Excerpted text:
--------------------------------------------------

A calm day-to-day climate and clear routines are a consistent theme at Woodham Academy, alongside a strong emphasis on enrichment that is organised into named academies, not just ad hoc clubs. The school is an 11 to 16 academy with a published Year 7 admission number of 220, and it sits within Eden Learning Trust.
The most recent formal inspection was in April 2023, and it confirmed a school with ambitious curriculum thinking, strong behaviour, and a deliberate focus on academic vocabulary and reading habits.
On outcomes, the school’s GCSE profile looks solid and broadly in line with the middle of the pack in England, with a local ranking that suggests it is a leading option within its immediate area. The details matter here, because Woodham does not have a sixth form, so families should consider the post 16 route early.
Woodham positions itself as a school built on trust, routines, and a culture where students can focus. The public messaging from leadership repeatedly points to calm corridors, good behaviour, and a consistent approach across the staff team.
The school is led by Mr Andrew Bell, who is listed as headteacher on the Department for Education’s establishment record.
A useful lens on culture is how the school talks about learning behaviours. The April 2023 inspection material describes a community where students understand expectations and the consequences when standards are not met, and where rewards and recognition are part of the same system. That combination usually translates into lessons that start promptly, transitions that are efficient, and fewer low-level disruptions that chip away at learning time.
Facilities and site investment are also part of the story. The school has been through a major rebuilding programme, with a new build handed over in time for the academic year in September 2024, funded through the Department for Education’s School Rebuilding Programme, and explicitly framed around modern classrooms and specialist spaces. For families, this tends to mean better-equipped practical rooms, improved circulation, and a more coherent layout that reduces lost minutes between lessons.

--------------------------------------------------

Exercise instructions:
**A)** According to the Woodham Academy text, what is the school's published Year 7 admission number?
**B)** Write down, word for word, the part of the Woodham Academy text between "On outcomes, the" and "16 route early.", inclusive.

--------------------------------------------------

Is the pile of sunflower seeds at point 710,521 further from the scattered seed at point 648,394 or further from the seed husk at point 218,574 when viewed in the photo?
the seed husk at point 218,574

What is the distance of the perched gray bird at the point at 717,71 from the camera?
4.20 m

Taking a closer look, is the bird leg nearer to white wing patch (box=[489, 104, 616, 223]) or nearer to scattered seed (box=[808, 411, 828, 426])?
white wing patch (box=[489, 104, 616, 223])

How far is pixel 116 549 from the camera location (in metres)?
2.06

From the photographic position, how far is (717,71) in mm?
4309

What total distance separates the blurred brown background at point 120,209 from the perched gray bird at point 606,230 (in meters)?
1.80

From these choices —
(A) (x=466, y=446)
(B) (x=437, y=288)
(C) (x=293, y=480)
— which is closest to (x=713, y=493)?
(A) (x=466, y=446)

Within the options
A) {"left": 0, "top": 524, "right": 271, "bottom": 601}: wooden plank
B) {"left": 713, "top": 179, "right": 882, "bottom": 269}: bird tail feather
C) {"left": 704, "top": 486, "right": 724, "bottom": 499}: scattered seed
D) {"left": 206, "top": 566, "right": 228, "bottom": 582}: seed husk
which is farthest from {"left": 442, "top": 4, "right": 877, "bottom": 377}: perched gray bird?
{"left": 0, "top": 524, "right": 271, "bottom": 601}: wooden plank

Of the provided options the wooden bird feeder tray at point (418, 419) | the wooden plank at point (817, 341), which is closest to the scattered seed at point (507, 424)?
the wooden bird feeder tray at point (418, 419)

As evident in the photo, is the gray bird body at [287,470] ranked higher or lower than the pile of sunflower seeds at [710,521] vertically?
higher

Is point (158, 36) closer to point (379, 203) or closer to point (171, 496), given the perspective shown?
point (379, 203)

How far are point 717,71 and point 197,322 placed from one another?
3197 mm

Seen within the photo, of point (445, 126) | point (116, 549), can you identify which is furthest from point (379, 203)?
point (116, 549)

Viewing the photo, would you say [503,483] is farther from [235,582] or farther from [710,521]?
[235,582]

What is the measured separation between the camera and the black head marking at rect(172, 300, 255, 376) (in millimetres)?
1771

--------------------------------------------------

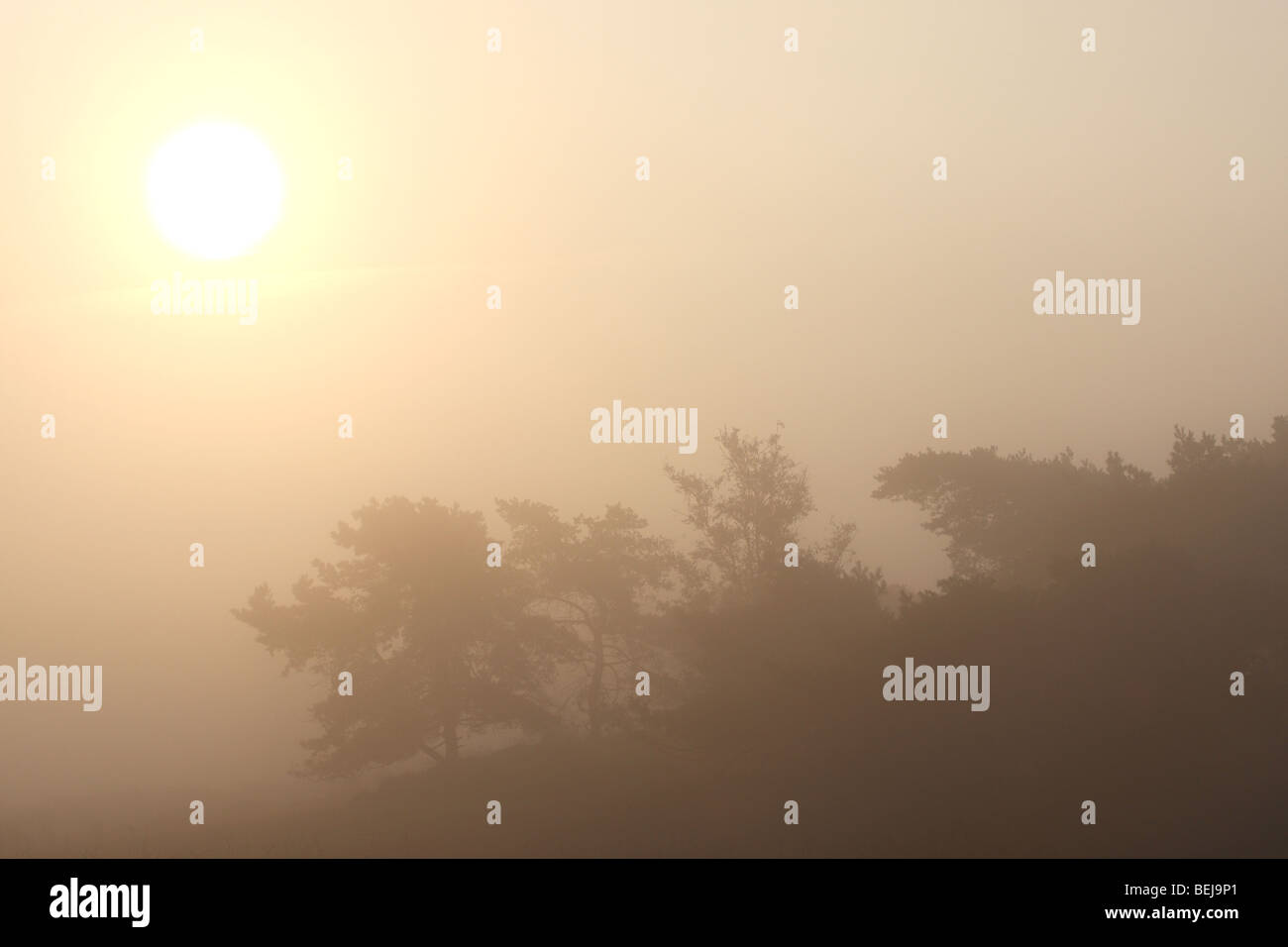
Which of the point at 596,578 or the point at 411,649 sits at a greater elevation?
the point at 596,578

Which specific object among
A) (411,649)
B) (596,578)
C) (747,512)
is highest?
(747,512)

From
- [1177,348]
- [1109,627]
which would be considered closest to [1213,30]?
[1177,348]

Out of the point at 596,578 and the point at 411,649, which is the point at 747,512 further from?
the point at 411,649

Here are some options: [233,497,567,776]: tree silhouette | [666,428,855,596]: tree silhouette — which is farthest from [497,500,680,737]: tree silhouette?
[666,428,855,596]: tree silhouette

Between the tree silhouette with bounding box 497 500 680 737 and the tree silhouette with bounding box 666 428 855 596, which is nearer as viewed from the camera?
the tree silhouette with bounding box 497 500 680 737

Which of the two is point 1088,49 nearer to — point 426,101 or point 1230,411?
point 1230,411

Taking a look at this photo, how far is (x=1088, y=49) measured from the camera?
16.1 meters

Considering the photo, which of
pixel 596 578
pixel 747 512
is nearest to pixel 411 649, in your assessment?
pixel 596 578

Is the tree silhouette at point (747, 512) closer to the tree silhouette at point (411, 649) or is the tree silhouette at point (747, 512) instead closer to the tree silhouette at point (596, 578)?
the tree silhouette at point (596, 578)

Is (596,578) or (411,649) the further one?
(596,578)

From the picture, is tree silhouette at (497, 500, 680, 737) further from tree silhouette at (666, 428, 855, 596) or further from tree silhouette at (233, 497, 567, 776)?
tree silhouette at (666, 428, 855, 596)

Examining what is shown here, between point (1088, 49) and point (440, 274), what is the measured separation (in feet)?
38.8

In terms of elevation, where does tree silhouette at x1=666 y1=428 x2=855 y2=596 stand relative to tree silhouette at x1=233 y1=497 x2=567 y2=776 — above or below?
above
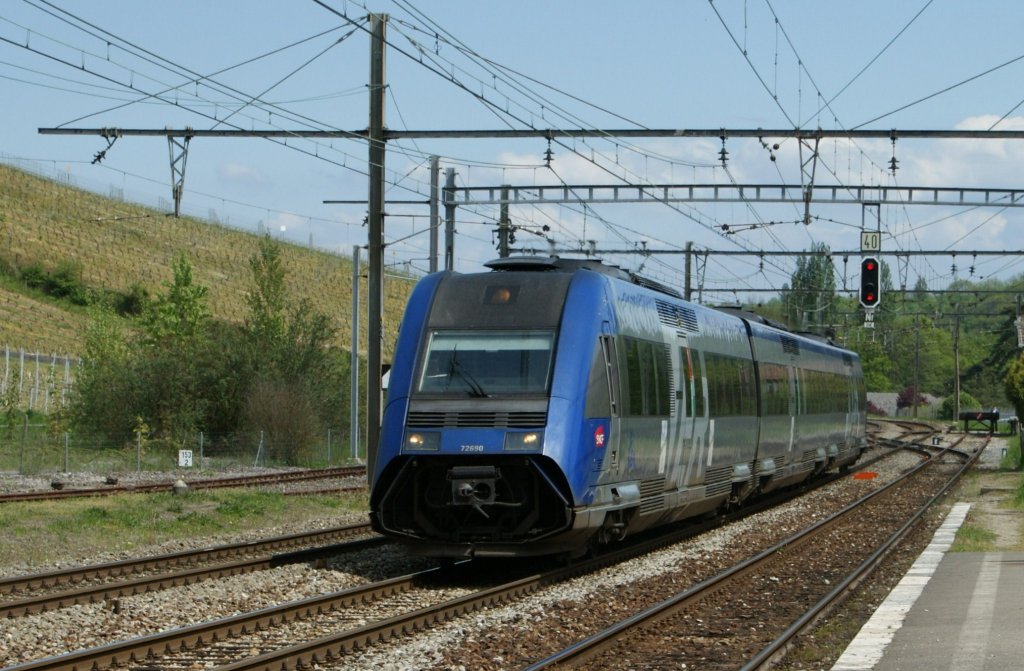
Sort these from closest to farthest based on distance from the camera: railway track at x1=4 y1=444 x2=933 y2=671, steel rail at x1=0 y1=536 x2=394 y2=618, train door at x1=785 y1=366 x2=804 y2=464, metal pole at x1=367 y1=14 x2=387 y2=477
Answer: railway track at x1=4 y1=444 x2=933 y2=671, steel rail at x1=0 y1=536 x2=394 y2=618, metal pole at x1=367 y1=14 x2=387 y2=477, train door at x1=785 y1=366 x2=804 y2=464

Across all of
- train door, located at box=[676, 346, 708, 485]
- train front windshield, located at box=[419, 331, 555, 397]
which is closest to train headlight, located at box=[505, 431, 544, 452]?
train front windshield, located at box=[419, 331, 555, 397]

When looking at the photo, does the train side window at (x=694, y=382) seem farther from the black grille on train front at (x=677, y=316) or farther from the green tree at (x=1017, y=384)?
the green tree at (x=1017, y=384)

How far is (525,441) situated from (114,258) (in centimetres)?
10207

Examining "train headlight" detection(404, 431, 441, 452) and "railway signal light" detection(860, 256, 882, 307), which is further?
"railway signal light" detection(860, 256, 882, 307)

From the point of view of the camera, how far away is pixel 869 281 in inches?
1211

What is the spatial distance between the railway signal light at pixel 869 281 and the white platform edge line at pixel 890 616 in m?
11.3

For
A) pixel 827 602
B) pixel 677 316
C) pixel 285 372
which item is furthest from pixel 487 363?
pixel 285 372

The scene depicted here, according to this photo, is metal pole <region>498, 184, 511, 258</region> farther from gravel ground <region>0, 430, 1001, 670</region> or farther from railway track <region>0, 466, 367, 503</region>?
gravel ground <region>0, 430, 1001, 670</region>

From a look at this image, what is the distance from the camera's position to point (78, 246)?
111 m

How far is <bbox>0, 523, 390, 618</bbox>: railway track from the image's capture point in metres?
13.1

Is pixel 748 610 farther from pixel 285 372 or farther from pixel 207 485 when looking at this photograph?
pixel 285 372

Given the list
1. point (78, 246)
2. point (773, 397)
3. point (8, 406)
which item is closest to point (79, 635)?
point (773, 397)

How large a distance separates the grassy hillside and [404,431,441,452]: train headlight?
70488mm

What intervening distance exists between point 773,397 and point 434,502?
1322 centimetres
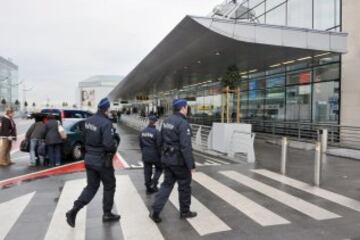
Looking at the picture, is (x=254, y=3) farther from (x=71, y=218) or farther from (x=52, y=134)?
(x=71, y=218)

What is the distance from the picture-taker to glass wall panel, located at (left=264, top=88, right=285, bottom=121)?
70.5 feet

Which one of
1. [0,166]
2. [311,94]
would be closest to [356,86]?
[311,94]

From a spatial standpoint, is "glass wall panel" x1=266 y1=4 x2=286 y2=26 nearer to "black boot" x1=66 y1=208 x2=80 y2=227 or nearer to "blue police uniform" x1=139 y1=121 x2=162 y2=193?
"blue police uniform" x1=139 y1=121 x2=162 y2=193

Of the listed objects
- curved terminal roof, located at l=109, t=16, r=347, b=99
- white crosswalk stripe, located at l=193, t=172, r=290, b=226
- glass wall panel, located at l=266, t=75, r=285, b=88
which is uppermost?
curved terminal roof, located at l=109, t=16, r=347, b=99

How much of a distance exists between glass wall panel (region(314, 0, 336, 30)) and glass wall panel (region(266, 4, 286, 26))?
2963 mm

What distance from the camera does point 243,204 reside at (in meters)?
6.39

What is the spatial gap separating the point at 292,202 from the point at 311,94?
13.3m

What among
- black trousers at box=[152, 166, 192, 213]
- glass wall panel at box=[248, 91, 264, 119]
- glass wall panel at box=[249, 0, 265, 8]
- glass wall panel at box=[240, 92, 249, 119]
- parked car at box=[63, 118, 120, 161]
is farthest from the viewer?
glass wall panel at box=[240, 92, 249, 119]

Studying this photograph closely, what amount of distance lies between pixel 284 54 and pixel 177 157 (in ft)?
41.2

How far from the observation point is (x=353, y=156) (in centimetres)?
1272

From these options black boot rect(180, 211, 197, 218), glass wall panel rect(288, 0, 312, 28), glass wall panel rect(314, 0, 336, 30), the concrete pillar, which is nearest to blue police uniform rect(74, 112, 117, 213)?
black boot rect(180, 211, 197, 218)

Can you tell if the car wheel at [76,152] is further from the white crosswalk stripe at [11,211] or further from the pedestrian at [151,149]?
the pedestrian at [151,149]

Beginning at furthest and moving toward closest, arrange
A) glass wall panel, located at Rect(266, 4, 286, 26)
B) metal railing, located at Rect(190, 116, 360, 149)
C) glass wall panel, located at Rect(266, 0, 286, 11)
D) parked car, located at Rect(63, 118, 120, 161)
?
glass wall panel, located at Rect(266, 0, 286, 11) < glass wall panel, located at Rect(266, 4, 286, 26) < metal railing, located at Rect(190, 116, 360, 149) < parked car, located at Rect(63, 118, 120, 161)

--------------------------------------------------

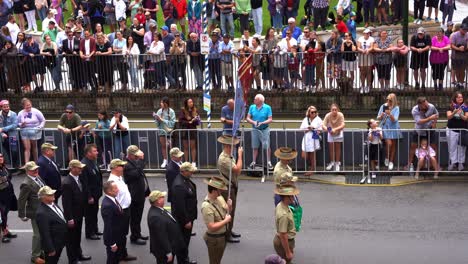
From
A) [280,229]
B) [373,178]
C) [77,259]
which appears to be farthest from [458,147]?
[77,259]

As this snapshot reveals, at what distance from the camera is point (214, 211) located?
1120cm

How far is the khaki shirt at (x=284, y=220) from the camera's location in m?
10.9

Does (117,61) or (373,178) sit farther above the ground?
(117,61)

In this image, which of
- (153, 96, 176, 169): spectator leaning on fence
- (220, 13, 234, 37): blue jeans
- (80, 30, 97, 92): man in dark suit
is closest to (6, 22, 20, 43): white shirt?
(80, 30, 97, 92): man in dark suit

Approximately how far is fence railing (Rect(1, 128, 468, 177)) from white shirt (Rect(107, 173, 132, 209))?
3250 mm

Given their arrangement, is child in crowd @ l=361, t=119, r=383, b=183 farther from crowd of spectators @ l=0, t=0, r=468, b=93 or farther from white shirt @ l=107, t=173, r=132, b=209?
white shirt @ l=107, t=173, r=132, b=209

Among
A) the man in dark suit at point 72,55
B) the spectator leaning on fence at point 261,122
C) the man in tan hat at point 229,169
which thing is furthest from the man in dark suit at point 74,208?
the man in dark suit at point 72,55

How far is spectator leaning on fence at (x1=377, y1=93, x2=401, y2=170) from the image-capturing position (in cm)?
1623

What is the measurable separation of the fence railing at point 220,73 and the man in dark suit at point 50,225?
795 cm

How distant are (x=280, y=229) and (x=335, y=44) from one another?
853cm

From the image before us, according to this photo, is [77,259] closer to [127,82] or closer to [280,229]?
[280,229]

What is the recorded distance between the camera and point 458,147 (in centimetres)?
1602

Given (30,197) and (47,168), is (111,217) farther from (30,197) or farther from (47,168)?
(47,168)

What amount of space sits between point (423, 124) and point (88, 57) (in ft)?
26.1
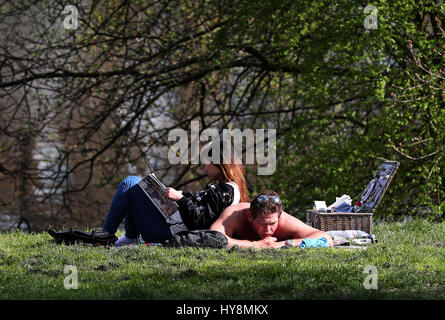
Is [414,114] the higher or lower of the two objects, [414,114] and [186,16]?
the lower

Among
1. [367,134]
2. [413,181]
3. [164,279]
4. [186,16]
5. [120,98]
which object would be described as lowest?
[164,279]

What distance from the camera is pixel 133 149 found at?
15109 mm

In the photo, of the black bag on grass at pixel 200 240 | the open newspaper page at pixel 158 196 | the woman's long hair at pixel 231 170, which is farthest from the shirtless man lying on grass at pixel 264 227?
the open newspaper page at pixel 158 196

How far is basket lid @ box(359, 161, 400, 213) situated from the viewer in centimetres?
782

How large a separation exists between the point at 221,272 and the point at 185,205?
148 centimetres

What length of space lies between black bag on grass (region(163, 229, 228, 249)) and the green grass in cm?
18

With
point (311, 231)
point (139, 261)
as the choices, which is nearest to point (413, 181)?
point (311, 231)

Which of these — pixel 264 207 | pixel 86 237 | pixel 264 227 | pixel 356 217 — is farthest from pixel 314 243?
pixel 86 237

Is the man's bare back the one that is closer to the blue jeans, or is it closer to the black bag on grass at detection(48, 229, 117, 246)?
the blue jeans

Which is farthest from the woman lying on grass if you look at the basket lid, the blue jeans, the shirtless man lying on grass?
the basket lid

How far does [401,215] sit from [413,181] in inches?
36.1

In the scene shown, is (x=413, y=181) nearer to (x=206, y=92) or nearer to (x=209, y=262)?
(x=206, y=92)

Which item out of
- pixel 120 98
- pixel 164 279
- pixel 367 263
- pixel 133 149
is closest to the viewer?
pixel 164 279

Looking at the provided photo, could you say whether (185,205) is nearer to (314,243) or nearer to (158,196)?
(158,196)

--------------------------------------------------

Completed exercise:
**A)** 220

**B)**
On outcomes, the school’s GCSE profile looks solid and broadly in line with the middle of the pack in England, with a local ranking that suggests it is a leading option within its immediate area. The details matter here, because Woodham does not have a sixth form, so families should consider the post 16 route early.